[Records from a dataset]
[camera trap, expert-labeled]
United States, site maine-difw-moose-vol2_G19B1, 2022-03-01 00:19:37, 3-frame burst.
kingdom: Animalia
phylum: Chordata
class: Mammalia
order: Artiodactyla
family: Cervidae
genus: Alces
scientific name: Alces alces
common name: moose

---

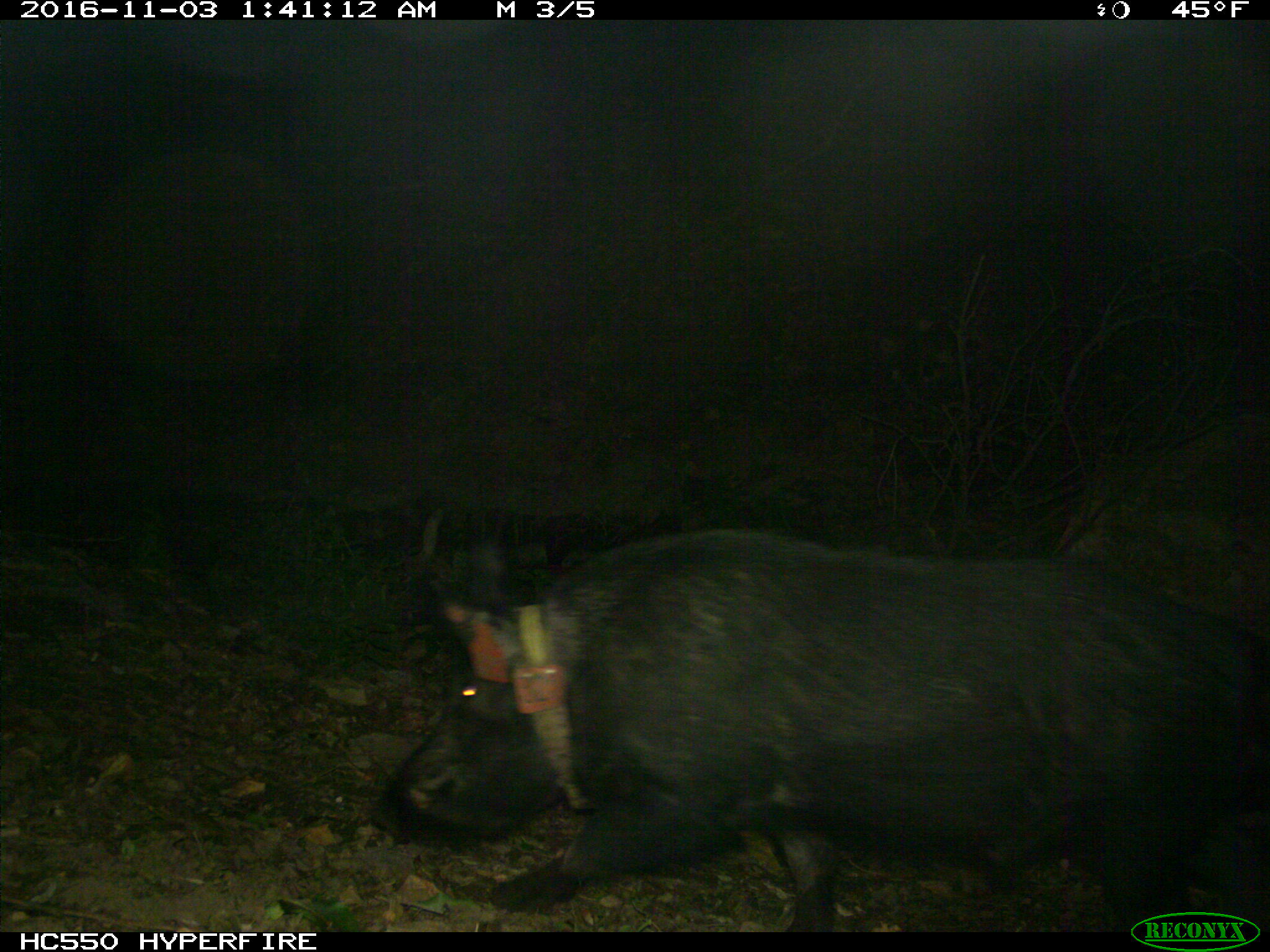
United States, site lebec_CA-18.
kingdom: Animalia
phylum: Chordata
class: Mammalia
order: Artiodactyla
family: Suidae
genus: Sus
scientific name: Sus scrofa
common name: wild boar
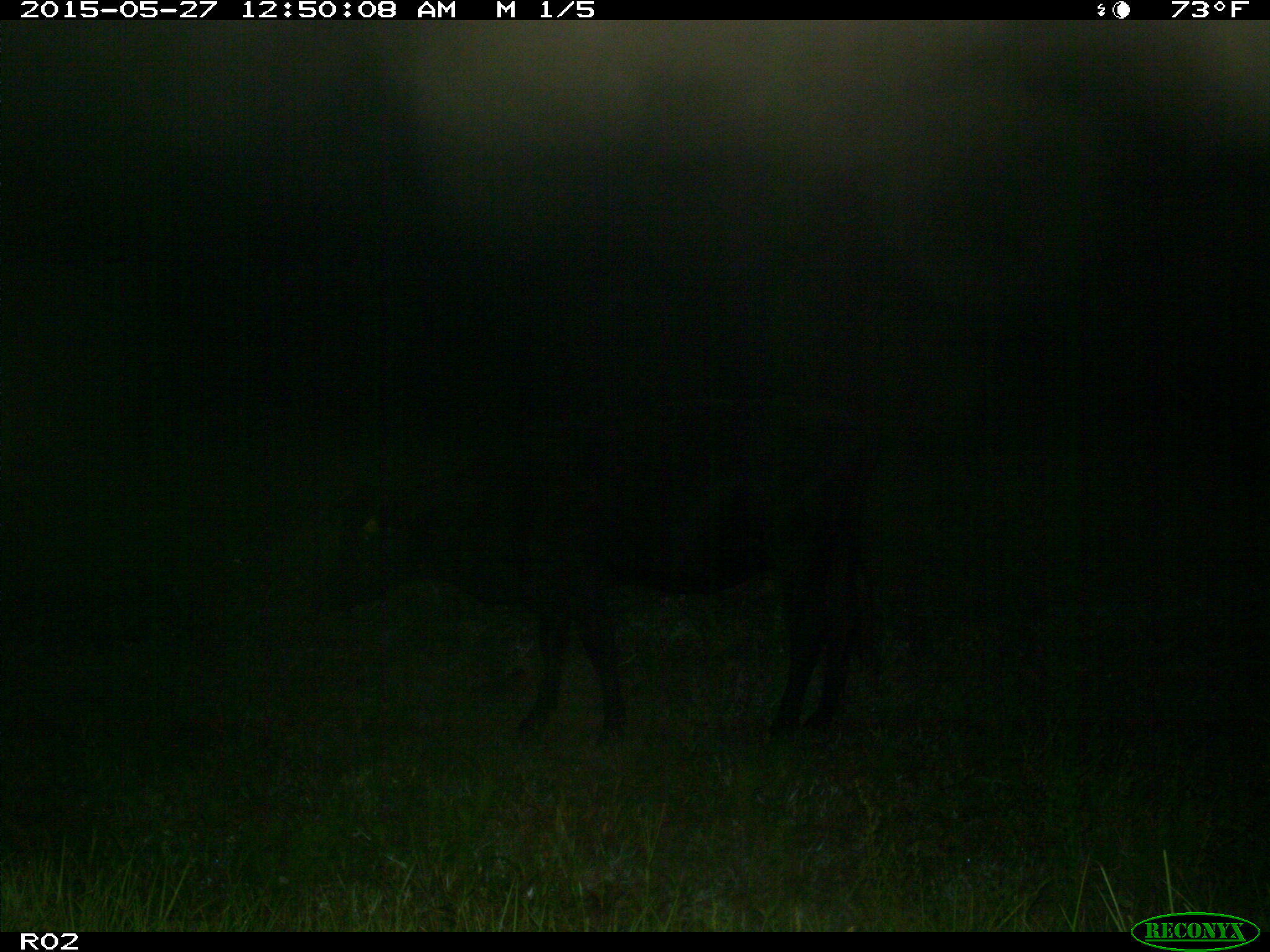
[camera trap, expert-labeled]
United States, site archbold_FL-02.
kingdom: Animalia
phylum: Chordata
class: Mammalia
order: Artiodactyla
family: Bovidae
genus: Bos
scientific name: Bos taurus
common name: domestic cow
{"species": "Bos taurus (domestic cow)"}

--

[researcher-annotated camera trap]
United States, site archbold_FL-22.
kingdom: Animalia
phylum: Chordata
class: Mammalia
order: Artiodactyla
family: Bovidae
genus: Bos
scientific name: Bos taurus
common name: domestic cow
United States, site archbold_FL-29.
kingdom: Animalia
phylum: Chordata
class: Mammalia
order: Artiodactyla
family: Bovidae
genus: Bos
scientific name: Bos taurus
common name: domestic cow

## DESCRIPTION OF THE TASK
State how many lines of the records contain the word "site". Give that number alone.

## EXERCISE SOLUTION
5